++++ Provided entries ++++

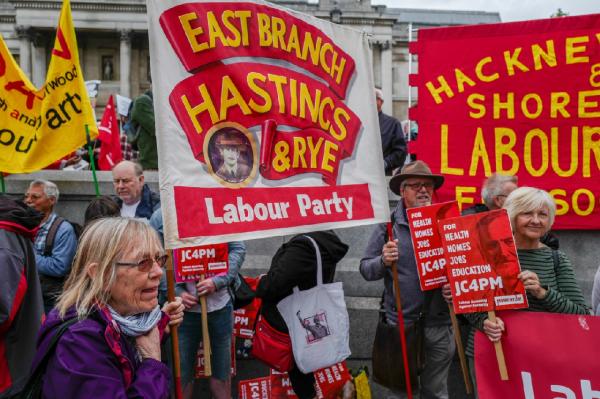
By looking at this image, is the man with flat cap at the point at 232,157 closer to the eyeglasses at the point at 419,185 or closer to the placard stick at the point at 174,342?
the placard stick at the point at 174,342

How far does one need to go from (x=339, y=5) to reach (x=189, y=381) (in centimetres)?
5038

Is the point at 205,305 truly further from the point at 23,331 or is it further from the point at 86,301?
the point at 86,301

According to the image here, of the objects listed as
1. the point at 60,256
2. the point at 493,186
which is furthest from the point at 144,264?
the point at 493,186

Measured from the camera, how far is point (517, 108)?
197 inches

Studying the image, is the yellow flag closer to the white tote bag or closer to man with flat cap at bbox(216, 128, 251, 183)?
the white tote bag

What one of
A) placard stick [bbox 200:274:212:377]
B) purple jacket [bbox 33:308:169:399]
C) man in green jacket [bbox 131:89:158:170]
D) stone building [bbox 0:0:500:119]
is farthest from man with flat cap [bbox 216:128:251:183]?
stone building [bbox 0:0:500:119]

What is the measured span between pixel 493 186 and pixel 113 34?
5317cm

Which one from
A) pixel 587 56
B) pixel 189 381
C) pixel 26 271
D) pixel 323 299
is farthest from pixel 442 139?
pixel 26 271

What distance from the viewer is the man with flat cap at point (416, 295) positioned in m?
4.33

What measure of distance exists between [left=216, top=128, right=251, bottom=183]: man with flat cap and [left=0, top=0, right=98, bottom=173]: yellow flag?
11.1 ft

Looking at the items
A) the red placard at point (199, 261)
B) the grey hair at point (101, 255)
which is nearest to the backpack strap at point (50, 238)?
the red placard at point (199, 261)

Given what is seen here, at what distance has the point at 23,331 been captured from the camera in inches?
138

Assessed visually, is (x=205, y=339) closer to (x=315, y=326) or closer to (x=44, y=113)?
(x=315, y=326)

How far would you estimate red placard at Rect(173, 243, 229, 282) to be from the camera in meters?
4.29
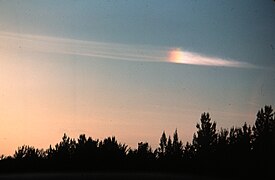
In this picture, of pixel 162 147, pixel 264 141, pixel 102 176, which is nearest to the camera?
pixel 102 176

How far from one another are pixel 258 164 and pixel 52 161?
156 centimetres

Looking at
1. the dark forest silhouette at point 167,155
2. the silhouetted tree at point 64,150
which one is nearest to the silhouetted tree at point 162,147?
the dark forest silhouette at point 167,155

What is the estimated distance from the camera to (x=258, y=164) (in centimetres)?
422

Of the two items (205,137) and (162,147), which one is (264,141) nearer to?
(205,137)

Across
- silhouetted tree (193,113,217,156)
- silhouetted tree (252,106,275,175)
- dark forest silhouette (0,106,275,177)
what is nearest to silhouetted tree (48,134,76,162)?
dark forest silhouette (0,106,275,177)

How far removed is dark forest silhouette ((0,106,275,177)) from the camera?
159 inches

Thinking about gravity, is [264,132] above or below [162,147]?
above

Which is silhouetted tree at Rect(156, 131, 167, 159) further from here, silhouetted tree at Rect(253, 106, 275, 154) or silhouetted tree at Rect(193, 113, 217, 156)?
silhouetted tree at Rect(253, 106, 275, 154)

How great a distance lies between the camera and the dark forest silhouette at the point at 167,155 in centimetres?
404

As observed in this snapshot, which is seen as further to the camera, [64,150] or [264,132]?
[264,132]

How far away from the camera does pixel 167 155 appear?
163 inches

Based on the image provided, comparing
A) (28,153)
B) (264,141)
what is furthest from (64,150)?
(264,141)

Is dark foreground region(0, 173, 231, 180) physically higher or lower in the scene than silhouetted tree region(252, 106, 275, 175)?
lower

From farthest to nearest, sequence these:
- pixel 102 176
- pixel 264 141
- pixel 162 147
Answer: pixel 264 141 → pixel 162 147 → pixel 102 176
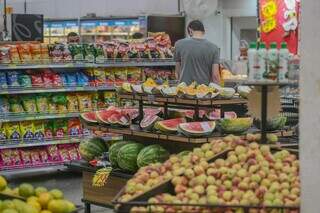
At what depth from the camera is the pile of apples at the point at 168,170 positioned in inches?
135

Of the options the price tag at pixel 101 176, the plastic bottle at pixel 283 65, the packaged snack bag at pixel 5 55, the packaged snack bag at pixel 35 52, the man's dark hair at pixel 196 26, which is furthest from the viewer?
the packaged snack bag at pixel 35 52

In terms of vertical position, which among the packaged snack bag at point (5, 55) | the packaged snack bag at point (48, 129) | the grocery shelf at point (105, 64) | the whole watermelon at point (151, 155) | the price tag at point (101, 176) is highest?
the packaged snack bag at point (5, 55)

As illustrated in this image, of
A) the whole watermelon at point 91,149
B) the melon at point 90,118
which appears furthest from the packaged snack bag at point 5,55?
the whole watermelon at point 91,149

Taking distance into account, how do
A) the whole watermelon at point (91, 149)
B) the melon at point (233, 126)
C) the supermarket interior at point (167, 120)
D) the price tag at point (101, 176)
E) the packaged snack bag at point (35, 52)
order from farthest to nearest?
the packaged snack bag at point (35, 52) < the whole watermelon at point (91, 149) < the price tag at point (101, 176) < the melon at point (233, 126) < the supermarket interior at point (167, 120)

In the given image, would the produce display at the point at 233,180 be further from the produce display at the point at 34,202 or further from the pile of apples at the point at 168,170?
the produce display at the point at 34,202

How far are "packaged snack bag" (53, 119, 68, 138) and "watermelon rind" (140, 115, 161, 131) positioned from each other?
292 centimetres

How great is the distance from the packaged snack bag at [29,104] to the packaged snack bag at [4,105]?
0.20m

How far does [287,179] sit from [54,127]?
550 centimetres

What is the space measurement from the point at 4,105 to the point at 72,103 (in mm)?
879

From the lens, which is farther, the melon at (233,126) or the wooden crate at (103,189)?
the wooden crate at (103,189)

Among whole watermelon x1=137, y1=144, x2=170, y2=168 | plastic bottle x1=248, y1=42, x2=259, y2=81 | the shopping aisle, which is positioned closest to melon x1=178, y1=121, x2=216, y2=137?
whole watermelon x1=137, y1=144, x2=170, y2=168

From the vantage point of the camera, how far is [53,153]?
27.9 feet

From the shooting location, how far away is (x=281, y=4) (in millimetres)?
11133

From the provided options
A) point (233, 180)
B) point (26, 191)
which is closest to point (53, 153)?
point (26, 191)
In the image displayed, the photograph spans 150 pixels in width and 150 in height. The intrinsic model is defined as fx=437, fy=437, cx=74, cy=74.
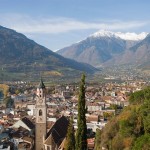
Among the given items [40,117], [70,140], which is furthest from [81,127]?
[40,117]

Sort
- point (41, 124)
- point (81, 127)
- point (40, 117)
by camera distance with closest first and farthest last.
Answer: point (81, 127) < point (41, 124) < point (40, 117)

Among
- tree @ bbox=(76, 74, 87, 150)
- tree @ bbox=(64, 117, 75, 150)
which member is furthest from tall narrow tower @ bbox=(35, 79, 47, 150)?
tree @ bbox=(76, 74, 87, 150)

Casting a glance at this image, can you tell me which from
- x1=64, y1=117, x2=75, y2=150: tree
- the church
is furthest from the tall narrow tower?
x1=64, y1=117, x2=75, y2=150: tree

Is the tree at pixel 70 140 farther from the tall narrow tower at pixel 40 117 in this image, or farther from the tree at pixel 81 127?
the tall narrow tower at pixel 40 117

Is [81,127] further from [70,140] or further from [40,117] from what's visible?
[40,117]

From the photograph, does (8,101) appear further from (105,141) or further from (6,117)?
(105,141)

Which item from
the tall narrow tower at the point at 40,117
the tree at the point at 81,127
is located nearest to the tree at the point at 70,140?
the tree at the point at 81,127

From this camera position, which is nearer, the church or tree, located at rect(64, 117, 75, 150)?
tree, located at rect(64, 117, 75, 150)

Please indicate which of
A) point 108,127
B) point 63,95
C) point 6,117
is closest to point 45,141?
point 108,127

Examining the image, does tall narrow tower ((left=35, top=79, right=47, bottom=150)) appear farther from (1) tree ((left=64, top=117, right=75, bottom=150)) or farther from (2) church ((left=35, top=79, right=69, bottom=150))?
(1) tree ((left=64, top=117, right=75, bottom=150))

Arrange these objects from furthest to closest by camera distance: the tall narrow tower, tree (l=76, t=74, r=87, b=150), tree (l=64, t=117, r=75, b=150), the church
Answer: the tall narrow tower < the church < tree (l=64, t=117, r=75, b=150) < tree (l=76, t=74, r=87, b=150)

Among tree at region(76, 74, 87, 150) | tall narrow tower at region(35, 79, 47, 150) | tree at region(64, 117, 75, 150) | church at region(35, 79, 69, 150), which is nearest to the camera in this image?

++++

> [The task] Copy the records verbatim, starting at the line that contains "Arrange these objects" and continuing through the end of the records.

> [Written solution]
Arrange these objects from furthest to closest by camera distance: the tall narrow tower, tree (l=76, t=74, r=87, b=150), tree (l=64, t=117, r=75, b=150), the church
Answer: the tall narrow tower < the church < tree (l=64, t=117, r=75, b=150) < tree (l=76, t=74, r=87, b=150)

Among tree at region(76, 74, 87, 150) | tall narrow tower at region(35, 79, 47, 150) | tree at region(64, 117, 75, 150) | church at region(35, 79, 69, 150), which is nearest to the camera in this image?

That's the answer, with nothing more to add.